### Task set
- A) Answer these questions using the passage on Dal Lake:
(i) In what year did the state's high court form the committee?
(ii) To what area has the lake shrunk over the past 20 years?
(iii) In what year did the separatist insurgency begin?
- B) Continue the passage on Dal Lake from its final sentence.

### Source passage
━━━━━━
The lake, ringed by mountains and celebrated by admirers as Kashmir's shimmering centrepiece, is being flooded by raw sewage and silt, said the committee, formed by the state's high court in 2002 to oversee clean-up of the water body.

"The authorities have miserably failed to stop the inflow of sewage and garbage" into the lake, said the committee in a report, according to the Greater Kashmir newspaper.

"Due to the laxity of the authorities, Dal has become a cesspool."

The lake - famed for its brightly coloured, ornately carved tourist houseboats - has already shrunk by more than half to 11 square kilometres in the past 20 years and is becoming choked by weeds.

Dal Lake is the chief tourist attraction of Indian Kashmir. But tourism has suffered badly since Muslim rebels launched a deadly separatist insurgency in 1989 that has claimed more than 42 000 lives.

"The lake is beset with manifold problems and gigantic efforts are required to save the lake. The work for restoration and conservation of lake has to be accelerated on all fronts," the committee said.

Water for cooking

The committee said "all the drains and sewers" and "all kinds of refuse effluent and human excreta" pour into the lake.
━━━━━━
[Stored data entries]
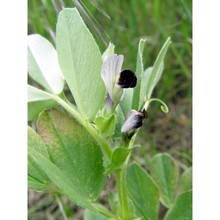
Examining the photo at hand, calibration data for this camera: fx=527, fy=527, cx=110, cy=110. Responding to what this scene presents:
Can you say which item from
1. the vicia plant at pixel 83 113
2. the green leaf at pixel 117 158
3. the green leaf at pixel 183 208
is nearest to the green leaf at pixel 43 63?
the vicia plant at pixel 83 113

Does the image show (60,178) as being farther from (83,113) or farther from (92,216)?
(92,216)

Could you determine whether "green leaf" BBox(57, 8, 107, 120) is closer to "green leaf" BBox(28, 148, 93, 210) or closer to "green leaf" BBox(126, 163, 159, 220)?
"green leaf" BBox(28, 148, 93, 210)

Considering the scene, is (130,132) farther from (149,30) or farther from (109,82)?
(149,30)

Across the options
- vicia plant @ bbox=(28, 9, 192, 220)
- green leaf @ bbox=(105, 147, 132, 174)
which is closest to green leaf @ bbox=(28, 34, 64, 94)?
━━━━━━
### Activity answers
- A)
(i) 2002
(ii) 11 square kilometres
(iii) 1989

- B)
Hundreds of tourist houseboats have no waste disposal systems and empty raw sewage into the lake.

Sewage also pours in from Srinagar, the main city of Indian Kashmir with a population of about one million, choking it with weeds and raising the risks of waterborne diseases.

Water for cooking, washing and drinking is drawn from the lake in which huge underwater tracts of weed that thrive on sewage have grown, choking out other plant species.

Environmentalist have been sounding the alarm for years over the possible "death of Dal Lake" around which Moghul emperors in the past created sprawling gardens on surrounding slopes.

But lately appeals for action have become more urgent.

In March 2006, the court asked Kashmir's development authority to demolish hotels, houses and restaurants around the lake that discharge waste into the water, but no action has been taken.